– por Guilherme Bakunin

No conturbado cenário do regime militar da década de sessenta, se destaca no cinema nacional esse aparentemente modesto trabalho de Julio Bressane, um dos cineastas que mais intensamente contribuiu para o cinema marginal dos anos setenta no Brasil. Essa vertente do cinema, que se utilizou da chamada estética do lixo para extrair dela uma linguagem cinematográfica latente, ativa, foi utilizada apenas aqui. Não se reconhece, na história do cinema, nenhum outro movimento que conseguiu utilizar o amadorismo como estética, como voz, ao invés de encará-lo como limitação. O movimento propôs uma ruptura radical e necessaria com o cinema novo, que procurou aplicar as chatisses vertovianas soviéticas num cenário político  infértil.
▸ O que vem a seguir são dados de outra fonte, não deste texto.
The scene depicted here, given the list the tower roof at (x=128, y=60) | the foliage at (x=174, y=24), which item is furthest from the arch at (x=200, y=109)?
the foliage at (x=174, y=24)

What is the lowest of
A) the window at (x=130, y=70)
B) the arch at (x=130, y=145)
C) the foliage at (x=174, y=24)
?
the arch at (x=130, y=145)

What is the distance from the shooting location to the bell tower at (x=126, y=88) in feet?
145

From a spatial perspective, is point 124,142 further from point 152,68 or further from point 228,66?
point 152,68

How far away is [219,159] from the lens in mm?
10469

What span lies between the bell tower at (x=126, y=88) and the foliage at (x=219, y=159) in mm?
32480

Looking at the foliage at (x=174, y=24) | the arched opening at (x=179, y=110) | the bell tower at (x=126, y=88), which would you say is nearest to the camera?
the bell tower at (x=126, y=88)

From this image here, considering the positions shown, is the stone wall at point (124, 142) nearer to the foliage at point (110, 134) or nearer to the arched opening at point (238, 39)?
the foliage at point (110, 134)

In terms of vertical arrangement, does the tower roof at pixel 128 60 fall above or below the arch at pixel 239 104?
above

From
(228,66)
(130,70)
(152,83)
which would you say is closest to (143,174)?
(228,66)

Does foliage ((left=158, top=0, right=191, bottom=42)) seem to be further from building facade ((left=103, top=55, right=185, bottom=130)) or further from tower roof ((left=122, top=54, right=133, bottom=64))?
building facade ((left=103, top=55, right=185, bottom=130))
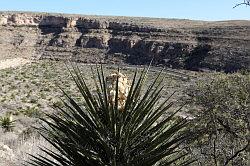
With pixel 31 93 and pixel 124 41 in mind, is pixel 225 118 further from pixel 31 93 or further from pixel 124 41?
pixel 124 41

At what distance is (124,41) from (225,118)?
80.1 m

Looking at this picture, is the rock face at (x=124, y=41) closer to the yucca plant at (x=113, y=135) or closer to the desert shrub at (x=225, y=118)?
the desert shrub at (x=225, y=118)

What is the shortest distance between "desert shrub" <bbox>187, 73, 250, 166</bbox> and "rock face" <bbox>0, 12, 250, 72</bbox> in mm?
56329

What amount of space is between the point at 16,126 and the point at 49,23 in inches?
3111

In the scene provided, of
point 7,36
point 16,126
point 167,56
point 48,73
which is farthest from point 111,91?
point 7,36

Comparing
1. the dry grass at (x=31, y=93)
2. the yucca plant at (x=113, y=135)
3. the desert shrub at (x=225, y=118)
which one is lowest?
the dry grass at (x=31, y=93)

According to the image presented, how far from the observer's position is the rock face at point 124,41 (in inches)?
3366

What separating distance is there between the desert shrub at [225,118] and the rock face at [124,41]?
56.3 m

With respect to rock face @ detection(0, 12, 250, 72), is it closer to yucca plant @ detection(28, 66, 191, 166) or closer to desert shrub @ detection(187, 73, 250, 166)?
desert shrub @ detection(187, 73, 250, 166)

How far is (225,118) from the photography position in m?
20.3

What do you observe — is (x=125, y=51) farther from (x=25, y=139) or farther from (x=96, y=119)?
(x=96, y=119)

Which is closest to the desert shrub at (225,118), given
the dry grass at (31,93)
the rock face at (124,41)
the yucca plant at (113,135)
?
the dry grass at (31,93)

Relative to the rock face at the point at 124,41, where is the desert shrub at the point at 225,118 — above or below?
above

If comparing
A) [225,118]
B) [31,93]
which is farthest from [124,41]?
[225,118]
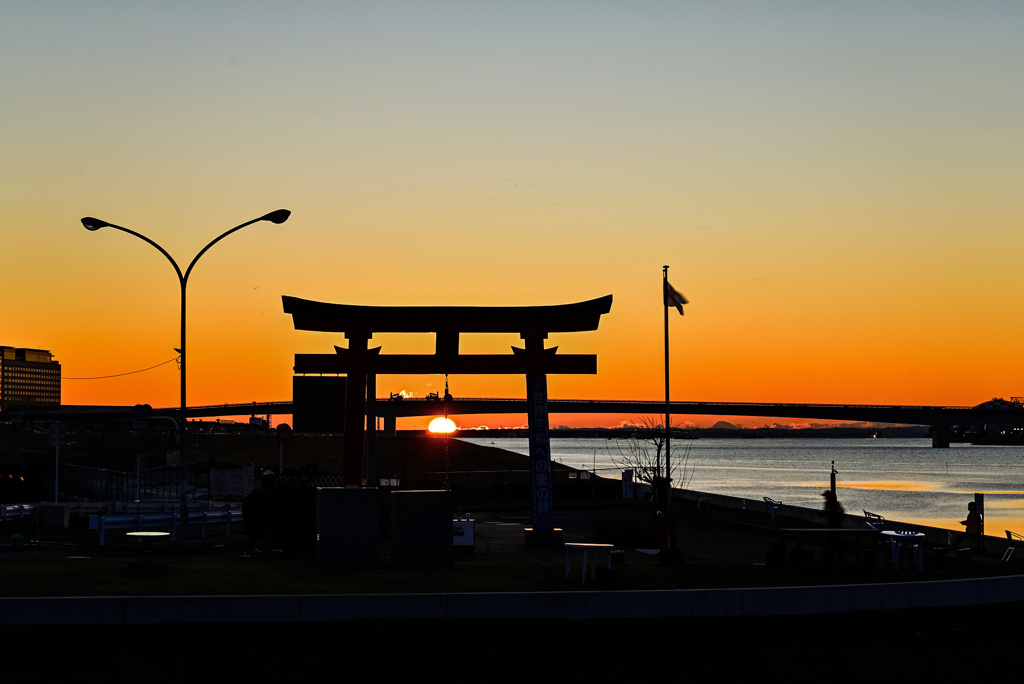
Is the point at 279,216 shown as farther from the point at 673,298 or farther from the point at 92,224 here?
the point at 673,298

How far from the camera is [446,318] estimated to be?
112 feet

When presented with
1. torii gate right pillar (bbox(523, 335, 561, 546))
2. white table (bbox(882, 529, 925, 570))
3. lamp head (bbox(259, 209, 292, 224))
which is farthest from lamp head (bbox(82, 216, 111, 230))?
white table (bbox(882, 529, 925, 570))

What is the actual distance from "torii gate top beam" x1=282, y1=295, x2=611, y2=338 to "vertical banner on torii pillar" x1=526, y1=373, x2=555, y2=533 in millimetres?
1675

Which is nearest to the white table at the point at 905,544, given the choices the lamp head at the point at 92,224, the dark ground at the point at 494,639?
the dark ground at the point at 494,639

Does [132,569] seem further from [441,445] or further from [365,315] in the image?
[441,445]

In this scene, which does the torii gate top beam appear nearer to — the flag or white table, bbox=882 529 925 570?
the flag

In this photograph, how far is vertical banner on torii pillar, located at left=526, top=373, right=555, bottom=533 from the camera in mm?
30625

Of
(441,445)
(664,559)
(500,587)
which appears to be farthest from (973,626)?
(441,445)

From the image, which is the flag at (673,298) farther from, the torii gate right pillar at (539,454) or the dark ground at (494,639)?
the dark ground at (494,639)

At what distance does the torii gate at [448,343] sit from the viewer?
110ft

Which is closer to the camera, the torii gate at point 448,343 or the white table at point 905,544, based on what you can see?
the white table at point 905,544

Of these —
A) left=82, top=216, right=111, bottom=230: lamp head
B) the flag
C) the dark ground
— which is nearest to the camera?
the dark ground

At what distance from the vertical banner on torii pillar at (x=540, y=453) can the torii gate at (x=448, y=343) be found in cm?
3

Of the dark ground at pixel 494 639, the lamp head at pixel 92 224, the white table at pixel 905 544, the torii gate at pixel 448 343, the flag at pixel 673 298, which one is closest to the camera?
the dark ground at pixel 494 639
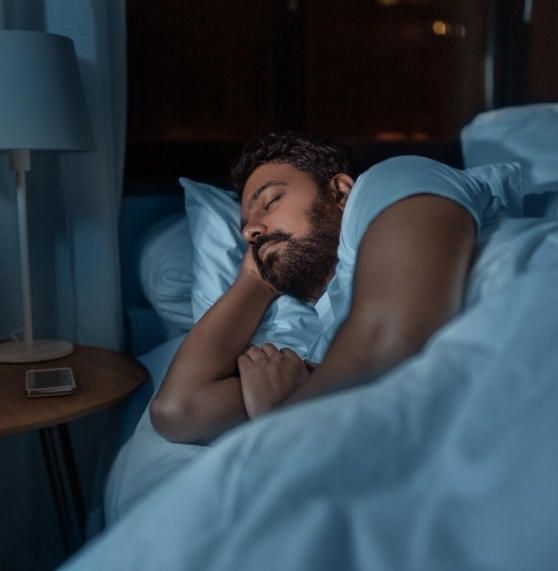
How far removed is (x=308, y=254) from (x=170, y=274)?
37 cm

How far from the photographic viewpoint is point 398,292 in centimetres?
61

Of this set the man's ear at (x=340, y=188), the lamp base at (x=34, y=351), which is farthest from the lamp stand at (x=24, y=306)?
the man's ear at (x=340, y=188)

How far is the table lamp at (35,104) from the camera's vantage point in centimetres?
107

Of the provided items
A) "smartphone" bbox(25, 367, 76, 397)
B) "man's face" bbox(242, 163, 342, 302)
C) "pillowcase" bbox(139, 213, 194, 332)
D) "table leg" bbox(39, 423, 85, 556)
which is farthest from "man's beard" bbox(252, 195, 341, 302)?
"table leg" bbox(39, 423, 85, 556)

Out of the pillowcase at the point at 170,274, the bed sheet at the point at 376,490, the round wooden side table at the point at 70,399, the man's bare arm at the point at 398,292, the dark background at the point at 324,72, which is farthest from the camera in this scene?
the dark background at the point at 324,72

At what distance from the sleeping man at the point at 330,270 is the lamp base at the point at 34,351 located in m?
0.35

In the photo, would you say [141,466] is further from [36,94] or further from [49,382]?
[36,94]

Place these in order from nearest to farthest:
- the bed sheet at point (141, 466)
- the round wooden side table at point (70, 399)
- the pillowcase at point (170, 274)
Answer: the bed sheet at point (141, 466), the round wooden side table at point (70, 399), the pillowcase at point (170, 274)

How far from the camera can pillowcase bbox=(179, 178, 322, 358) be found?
1119 millimetres

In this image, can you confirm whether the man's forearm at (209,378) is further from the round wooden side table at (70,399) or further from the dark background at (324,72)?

O cinema marginal, por outro lado, desabrochou em terra boa e foi fertilizado pelas pequenas revoluções cotidianas, pelos gritos não tão ensurdecedores dos becos e das faculdades das principais cidades, que lançavam-se contra a ditadura, indo pela maré da libertação existencial das drogas, do sexo e do corpo nos anos sessenta.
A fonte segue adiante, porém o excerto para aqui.